Notwithstanding all the exciting private market activity, the story is quite a bit different in the public markets, which have frowned on the healthcare technology sector these past few months. The “Anoint the Winner” phase may quickly fade into the “Prove It” phase as well-capitalized and recently public companies struggle to become cashflow positive. Investor sentiment seems to have moved from “growth at all costs” to telling a “path to profitability” story.
The public equity markets have discerned a significant difference between companies that sell technology solutions to pharma and providers, which performed relatively well in 2021, from companies focused on employers and payors. Value-based care and technology-enabled companies also struggled mightily in 2021, perhaps due to having had such a strong 2020 but also analysts have expressed concerns about the capital intensity of these models, ability to manage risk, and when these companies become profitable.
The news was even more challenged for the class of 2021 healthcare technology IPOs. Other than Doximity, all the companies underperformed the S&P 500 index, with six of them trading down by more than 20%. Since their market peaks, the public digital health, telehealth, technology-enabled primary care, and start-up health insurance companies have lost nearly $190 billion of market capitalization as of the end of January 2022, according to an analysis by A2 Strategy Group. Absent even a modest recovery, later stage investors may pause to see how the well-capitalized private companies perform over the course of the year. Additionally, many crossover investors may simply choose to invest in some of these public “fallen angels” versus continuing to pursue later stage private opportunities.

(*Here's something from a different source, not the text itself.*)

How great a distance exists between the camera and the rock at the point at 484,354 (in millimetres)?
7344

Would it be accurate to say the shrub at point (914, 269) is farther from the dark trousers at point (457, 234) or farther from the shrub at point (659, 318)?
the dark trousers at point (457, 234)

Setting aside these short-term atmospherics, venture investors are looking 5-10 years forward and see profound opportunities as the healthcare industry is re-architected. The transition to value-based care, improved data liquidity, empowerment of the healthcare consumer, more robust infrastructure, and innovation to improve labor productivity are powerful themes to drive new company creation.
And these markets are enormous. For instance, McKinsey estimates that over $265 billion of healthcare services will shift from traditional care settings to the home. That represents nearly one-quarter of all Medicare fee-for-service and Medicare Advantage spend. This is a 3-4x increase in what is being spent in the home today – and much of that capability needs to still be built and deployed. The home is one of the great frontiers to be conquered and entrepreneurs today will make that a reality.